GIVEN TEXT:
┏━━

Nov 2, 2005

I want to break on down, but I can't stop now.

Title today is from a Jack Johnson song called Breakdown. Check him out by clicking on the title.

I have been having an internally tortuous time lately. At a spiritual/professional/emotional crossroad that I am torn over within myself. So fire away some prayers and positive thoughts for me that I'll find my place in coming days. In the meantime, here's a first take poetic attempt at dealing with it.

Back Wheels Spinning
By J.D. Rose

A man who doesn’t believe
goodbyes should be spoken
has nothing left
to say. I’ve poured out all of myself
that I could lose and what has grown
from my giving is something
more beautiful to me than anything else I have
delivered to this cold, flat world.

And while going is all my instincts
can echo, my heart is shouting
to stay. My heart is singing
the chorus of the song we have been writing together,
here in this strange place
where truth is the last factor considered
and love is never mentioned,
though it is all I have taught

I have always told my children
that they must be true to themselves,
but I keep finding this bigger purpose
born of my temporary unhappiness. Soon
I can gather what it is I have left of myself
to head west like explorers before me and there
search for truth and love once more, but can I
survive these last days out of place and under siege?

Perhaps I can show those that surround
our tribe we have built that love always wins,
there are no divisions in God…or at least hang on
long enough that my beloveds understand sacrifice
is love in its highest form. Listen to my Jesus complex
guiding my gut to where my heart wants to be.
I can’t give up yet, or at least my spirit
hasn’t been able to decide if part of me can be
detached while the rest of me is entrenched.

For now I remain,
divided over my commitment, confident in my calling.

2 comments:

Miss Wallman said...

"How com ethe things that make us happy make us sad
Well it seems to me that
Joy and pain are like sunshine and rain......

┗━━

Items listed in a dataset:

┏━━

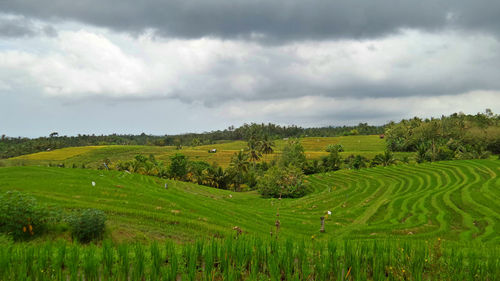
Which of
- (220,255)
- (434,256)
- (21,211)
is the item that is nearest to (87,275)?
(220,255)

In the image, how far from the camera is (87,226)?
36.0 feet

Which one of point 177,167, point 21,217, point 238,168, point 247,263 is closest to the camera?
point 247,263

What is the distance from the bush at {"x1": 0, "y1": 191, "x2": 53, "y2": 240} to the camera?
407 inches

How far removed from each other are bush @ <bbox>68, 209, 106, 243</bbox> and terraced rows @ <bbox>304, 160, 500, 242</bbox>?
1709 cm

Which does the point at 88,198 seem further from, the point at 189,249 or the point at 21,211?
the point at 189,249

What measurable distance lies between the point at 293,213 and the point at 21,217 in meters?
27.3

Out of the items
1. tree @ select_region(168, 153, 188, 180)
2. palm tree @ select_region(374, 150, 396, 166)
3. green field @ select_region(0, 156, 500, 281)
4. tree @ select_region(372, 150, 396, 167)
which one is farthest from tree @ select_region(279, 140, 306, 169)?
green field @ select_region(0, 156, 500, 281)

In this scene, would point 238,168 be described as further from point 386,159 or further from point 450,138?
point 450,138

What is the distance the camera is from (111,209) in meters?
16.1

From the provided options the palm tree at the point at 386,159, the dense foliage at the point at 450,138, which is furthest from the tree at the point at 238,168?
the dense foliage at the point at 450,138

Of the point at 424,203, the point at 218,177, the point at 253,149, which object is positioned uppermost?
the point at 253,149

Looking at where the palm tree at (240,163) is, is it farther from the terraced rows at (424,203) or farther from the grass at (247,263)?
the grass at (247,263)

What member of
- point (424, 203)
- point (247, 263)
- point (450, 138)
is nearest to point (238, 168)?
point (424, 203)

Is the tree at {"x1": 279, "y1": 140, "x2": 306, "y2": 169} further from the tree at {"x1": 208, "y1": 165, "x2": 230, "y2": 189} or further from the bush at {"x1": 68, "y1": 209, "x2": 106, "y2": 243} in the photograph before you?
the bush at {"x1": 68, "y1": 209, "x2": 106, "y2": 243}
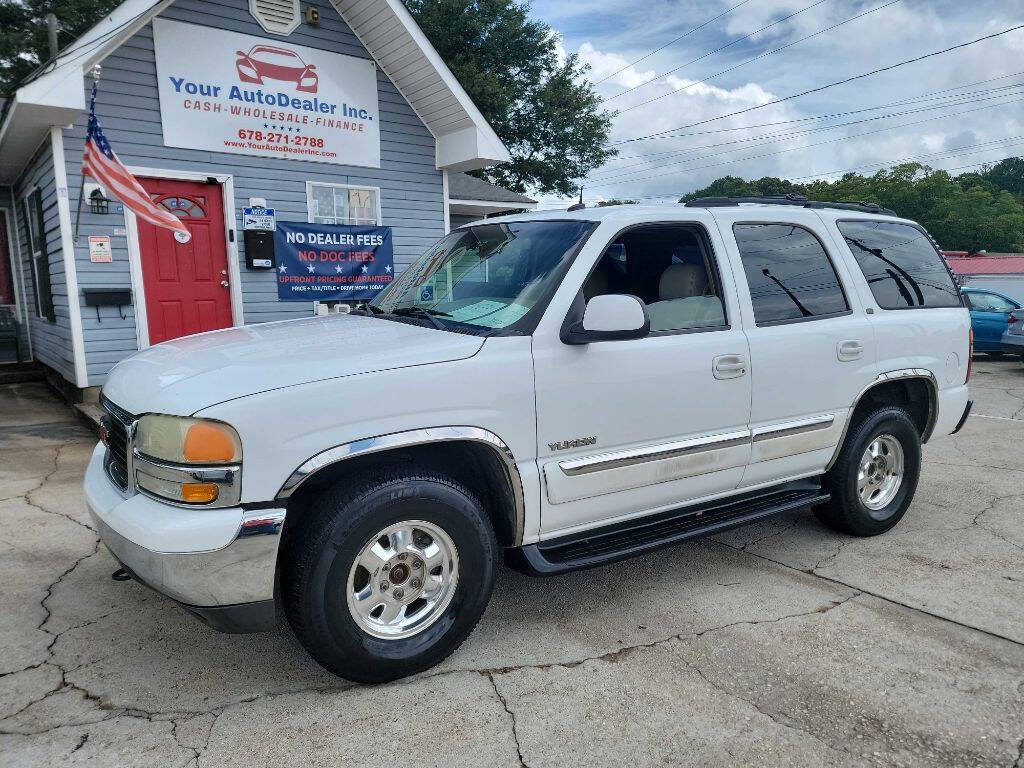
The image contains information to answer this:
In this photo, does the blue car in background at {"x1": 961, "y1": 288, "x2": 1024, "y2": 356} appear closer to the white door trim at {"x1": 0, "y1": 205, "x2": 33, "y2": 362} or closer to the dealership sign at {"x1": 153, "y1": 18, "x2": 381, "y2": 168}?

┗━━

EXERCISE AIM:
Answer these questions from the blog post:
1. Which artist and song supplied the title of the entry?
2. What is the title of the poem?
3. In the poem, in which direction does the speaker hope to head, like explorers before?
Rely solely on the blog post and not on the listing.

WORKED ANSWER:
1. Jack Johnson's song "Breakdown."
2. "Back Wheels Spinning."
3. West.